Winterdienst Vorschriften: Was Eigentümer und Hausverwaltungen wissen müssen
Wenn der erste Schnee fällt, beginnt für viele Immobilienbesitzer und Hausverwaltungen eine stressige Zeit. Die gesetzliche Räum- und Streupflicht (auch Verkehrssicherungspflicht genannt) verlangt schnelles und zuverlässiges Handeln. Wer hier nachlässig ist, riskiert bei Unfällen erhebliche rechtliche und finanzielle Konsequenzen.
In diesem Beitrag fassen wir die wichtigsten Regelungen für Eigentümer zusammen und zeigen, wie Sie sicher durch den Winter kommen.
Wer ist für den Winterdienst verantwortlich?
Grundsätzlich liegt die Verkehrssicherungspflicht beim Eigentümer der Immobilie. Diese Pflicht umfasst die angrenzenden öffentlichen Gehwege, Hauszugänge, Einfahrten und Müllplatz-Zugänge.
Übertragung auf die Mieter
Eigentümer können die Räumpflicht über den Mietvertrag an die Mieter delegieren.
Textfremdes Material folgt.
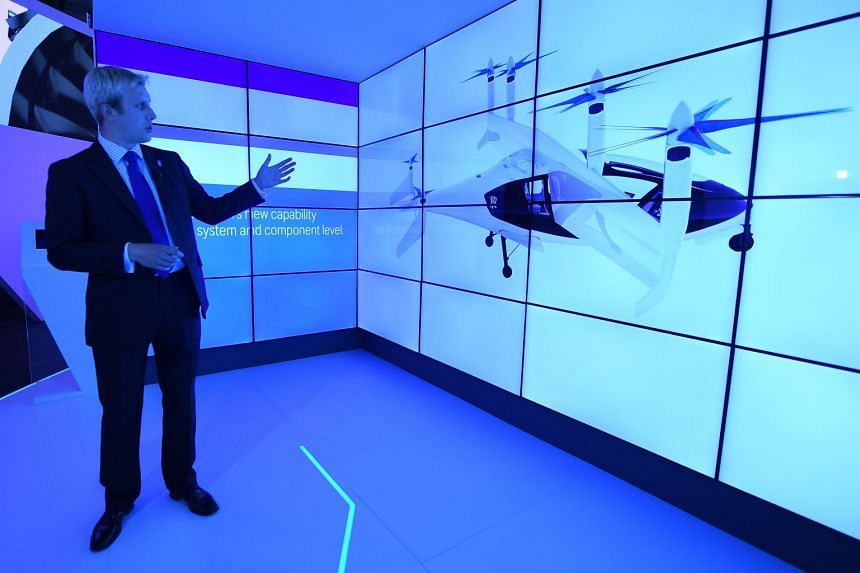 A Rolls-Royce concept flying taxi aircraft is shown in a digital presentation on a screen on the opening day of the Farnborough International Airshow, in Farnborough, Britain, on July 16, 2018.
Eine bloße Erwähnung in der Hausordnung reicht hierfür in der Regel nicht aus – die Klausel muss zwingend Bestandteil des Mietvertrags sein.
Wichtig: Auch wenn die Pflicht delegiert wurde, verbleibt die Überwachungspflicht beim Eigentümer. Kommt ein Mieter seiner Pflicht nicht nach (etwa wegen Krankheit oder Urlaub) und es passiert ein Unfall, kann der Eigentümer dennoch (mit-)haftbar gemacht werden.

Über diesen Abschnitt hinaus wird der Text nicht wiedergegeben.